For some reason, this creates an oval. And, though the oval is pretty big (maybe about an 1/8th of the screen wide and tall), if I lower the radius down to .73 it vanishes, I'm guessing because it's too small to see.
How would I make it so that this sphere would show up circular like you'd expect, and so that as I can see everything that's happening in a given volume, say a 10x10x10 box, the way you would if you were just standing next to a box of particles that were flying around and peering into it, or a reasonable approximation.
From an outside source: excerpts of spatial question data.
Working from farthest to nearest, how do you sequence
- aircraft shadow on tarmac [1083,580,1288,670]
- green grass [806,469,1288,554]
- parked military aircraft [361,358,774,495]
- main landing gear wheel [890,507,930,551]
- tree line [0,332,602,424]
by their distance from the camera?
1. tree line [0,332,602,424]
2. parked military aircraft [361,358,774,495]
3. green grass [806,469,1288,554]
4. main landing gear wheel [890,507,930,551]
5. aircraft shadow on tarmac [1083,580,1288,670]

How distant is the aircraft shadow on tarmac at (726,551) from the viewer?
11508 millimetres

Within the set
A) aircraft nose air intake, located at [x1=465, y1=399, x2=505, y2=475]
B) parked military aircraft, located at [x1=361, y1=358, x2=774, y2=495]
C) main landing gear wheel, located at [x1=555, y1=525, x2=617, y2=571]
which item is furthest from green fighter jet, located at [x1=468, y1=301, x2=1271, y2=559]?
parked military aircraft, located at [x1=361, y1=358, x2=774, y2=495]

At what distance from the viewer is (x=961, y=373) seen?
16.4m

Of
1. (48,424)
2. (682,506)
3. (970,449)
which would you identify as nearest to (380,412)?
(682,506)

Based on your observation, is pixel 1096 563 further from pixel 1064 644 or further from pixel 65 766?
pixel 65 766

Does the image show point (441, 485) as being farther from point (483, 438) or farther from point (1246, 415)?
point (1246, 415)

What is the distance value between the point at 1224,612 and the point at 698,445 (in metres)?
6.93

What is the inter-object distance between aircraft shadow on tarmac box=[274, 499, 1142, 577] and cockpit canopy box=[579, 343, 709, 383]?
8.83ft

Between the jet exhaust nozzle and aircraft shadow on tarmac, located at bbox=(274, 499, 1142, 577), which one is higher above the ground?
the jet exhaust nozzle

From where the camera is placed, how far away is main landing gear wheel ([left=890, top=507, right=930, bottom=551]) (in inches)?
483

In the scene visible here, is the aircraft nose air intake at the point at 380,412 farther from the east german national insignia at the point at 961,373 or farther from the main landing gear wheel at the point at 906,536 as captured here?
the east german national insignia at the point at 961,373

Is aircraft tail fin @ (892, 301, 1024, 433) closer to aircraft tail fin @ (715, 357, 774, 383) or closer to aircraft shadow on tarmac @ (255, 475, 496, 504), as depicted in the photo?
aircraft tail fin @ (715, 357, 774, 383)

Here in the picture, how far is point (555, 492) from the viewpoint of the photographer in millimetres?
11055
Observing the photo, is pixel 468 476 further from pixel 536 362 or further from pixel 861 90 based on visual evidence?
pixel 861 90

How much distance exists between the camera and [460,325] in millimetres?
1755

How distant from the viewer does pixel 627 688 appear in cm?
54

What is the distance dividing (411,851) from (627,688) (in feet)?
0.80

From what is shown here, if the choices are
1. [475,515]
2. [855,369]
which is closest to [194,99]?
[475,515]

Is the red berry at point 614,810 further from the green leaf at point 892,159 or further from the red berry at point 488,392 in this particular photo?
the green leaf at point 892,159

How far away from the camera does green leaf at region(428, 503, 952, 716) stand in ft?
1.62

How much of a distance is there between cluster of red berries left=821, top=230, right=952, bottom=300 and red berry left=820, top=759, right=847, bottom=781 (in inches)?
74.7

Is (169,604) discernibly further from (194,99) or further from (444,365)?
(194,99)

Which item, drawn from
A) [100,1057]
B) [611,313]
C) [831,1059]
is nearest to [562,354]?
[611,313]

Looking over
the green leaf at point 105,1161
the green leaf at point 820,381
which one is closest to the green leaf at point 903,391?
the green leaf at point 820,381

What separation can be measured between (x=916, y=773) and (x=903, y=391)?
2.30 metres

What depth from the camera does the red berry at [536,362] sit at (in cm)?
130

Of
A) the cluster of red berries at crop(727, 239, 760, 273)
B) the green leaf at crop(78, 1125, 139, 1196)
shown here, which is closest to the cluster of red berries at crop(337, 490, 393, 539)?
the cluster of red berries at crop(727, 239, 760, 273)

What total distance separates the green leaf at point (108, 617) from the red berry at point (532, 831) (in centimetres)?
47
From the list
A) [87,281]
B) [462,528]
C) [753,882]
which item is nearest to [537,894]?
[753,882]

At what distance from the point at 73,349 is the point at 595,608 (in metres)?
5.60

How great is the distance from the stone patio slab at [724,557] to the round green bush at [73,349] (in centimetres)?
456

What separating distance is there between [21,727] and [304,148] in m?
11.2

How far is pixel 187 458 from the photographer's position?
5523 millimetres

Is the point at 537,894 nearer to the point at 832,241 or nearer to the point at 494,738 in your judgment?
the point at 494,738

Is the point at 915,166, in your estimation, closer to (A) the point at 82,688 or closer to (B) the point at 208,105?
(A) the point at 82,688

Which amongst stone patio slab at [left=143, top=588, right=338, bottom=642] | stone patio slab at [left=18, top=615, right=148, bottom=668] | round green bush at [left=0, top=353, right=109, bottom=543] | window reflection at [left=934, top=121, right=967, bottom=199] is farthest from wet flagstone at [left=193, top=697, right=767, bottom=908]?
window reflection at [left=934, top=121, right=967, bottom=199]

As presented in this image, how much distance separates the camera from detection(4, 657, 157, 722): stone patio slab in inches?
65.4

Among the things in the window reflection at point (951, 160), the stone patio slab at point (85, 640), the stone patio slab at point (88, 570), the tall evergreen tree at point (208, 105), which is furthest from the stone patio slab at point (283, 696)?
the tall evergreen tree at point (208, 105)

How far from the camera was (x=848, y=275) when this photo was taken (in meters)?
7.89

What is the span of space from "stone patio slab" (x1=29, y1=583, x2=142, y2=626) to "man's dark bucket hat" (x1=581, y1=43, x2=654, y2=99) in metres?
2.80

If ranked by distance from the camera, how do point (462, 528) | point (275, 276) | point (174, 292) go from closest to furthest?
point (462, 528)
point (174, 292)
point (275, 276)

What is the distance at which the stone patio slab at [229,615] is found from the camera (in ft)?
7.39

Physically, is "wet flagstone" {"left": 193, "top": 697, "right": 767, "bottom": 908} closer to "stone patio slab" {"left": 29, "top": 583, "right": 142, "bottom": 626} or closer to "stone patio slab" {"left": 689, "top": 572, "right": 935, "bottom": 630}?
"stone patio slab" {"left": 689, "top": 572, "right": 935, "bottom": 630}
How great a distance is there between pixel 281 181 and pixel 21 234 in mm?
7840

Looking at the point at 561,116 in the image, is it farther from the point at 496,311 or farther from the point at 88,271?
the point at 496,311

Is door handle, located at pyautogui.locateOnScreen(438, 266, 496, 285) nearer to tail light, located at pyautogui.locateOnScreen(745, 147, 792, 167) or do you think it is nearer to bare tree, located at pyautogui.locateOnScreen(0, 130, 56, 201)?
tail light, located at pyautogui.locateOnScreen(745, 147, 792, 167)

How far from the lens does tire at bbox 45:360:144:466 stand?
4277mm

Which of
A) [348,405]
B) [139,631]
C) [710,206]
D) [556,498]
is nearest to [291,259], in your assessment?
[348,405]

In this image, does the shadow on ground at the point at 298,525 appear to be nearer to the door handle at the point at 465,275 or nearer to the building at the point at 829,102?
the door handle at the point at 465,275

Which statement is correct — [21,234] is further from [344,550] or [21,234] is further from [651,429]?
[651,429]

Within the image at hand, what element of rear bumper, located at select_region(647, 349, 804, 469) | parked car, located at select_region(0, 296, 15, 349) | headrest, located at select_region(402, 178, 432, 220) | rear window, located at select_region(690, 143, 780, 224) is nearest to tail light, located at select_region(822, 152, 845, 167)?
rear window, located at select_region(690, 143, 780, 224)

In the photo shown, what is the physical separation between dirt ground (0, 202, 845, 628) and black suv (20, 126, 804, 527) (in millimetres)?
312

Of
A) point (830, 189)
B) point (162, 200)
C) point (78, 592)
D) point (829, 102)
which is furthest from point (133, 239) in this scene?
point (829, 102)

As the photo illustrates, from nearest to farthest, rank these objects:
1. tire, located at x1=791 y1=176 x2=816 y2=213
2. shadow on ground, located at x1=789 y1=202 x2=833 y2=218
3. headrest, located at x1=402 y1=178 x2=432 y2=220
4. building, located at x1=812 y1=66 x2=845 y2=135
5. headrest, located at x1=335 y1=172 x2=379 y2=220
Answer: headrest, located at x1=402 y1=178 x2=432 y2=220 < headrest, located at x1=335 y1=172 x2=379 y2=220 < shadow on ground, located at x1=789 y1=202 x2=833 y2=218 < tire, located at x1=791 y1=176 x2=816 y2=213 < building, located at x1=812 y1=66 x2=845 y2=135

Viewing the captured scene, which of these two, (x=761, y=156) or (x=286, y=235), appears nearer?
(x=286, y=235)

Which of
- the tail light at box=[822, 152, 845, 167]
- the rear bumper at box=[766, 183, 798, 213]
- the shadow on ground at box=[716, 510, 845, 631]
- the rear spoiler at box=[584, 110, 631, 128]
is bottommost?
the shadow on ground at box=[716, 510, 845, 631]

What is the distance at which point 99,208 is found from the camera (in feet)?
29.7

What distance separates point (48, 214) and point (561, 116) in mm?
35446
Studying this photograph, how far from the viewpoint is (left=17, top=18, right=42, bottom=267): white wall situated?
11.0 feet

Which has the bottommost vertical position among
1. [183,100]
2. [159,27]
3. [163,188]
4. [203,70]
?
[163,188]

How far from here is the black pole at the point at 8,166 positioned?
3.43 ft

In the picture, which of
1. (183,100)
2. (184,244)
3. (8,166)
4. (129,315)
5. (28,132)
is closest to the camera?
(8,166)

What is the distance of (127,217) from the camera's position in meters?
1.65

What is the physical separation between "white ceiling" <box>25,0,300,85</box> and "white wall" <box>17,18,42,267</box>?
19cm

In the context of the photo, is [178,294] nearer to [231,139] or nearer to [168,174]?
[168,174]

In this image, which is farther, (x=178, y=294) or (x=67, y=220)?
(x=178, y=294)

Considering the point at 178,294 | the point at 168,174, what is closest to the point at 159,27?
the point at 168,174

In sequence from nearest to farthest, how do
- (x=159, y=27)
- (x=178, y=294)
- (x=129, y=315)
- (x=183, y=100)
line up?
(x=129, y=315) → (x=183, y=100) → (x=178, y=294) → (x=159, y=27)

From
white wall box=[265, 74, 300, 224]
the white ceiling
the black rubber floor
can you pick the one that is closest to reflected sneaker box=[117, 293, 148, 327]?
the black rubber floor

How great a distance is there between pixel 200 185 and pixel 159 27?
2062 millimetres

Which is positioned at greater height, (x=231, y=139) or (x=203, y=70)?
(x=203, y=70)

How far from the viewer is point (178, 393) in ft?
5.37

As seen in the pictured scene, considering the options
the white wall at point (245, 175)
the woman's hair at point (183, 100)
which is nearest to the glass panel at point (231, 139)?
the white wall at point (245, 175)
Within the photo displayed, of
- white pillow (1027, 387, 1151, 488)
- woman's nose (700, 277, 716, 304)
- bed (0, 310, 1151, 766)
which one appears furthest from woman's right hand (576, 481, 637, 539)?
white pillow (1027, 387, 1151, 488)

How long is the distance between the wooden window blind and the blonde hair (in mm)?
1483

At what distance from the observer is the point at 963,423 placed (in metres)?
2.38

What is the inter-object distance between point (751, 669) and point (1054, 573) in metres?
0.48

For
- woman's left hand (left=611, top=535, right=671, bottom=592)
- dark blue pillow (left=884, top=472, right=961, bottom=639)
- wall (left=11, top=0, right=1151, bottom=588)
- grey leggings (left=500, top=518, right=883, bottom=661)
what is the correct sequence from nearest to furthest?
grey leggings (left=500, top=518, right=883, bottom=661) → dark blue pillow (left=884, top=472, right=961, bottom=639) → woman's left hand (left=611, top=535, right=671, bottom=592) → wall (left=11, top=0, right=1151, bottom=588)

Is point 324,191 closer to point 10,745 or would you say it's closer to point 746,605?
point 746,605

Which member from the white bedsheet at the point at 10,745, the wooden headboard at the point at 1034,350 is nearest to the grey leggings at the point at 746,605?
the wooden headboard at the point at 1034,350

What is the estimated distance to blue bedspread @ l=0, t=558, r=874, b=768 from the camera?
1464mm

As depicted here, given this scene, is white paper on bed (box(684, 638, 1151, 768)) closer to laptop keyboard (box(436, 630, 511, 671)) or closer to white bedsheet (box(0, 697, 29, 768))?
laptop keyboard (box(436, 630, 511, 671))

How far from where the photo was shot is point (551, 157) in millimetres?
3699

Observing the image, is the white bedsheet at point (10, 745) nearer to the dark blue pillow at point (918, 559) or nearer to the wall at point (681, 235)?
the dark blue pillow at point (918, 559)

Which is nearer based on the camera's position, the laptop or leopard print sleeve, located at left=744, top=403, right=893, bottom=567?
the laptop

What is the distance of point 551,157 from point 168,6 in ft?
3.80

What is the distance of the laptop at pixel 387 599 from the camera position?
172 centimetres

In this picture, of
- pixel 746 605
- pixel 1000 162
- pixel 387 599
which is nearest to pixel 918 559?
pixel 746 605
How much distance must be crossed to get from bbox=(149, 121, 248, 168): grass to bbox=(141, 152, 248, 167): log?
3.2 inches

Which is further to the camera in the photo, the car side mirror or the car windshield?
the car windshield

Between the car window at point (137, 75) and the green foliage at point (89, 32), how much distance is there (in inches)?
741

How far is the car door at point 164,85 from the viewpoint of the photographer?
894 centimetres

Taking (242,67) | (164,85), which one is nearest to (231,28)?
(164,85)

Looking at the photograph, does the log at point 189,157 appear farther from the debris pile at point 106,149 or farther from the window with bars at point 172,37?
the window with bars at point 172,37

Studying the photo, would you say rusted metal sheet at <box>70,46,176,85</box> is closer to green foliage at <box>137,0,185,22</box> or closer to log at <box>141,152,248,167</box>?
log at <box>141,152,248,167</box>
Right now it's hard to tell what exactly I'm looking at (I know that I'm standing at 1,1,1 and looking at the origin, but it's hard to grasp exactly what I'm seeing)
Also, occasionally when I run it the whole screen is just black. Then when I clean and build and run again it's fine. Not really a huge concern, but annoying, and I'd love to understand what was going on.
Also, when I the number of slices and stacks was lower, it would look fine if the radius was large, but become extremely distorted when the radius was small, which I thought was very strange...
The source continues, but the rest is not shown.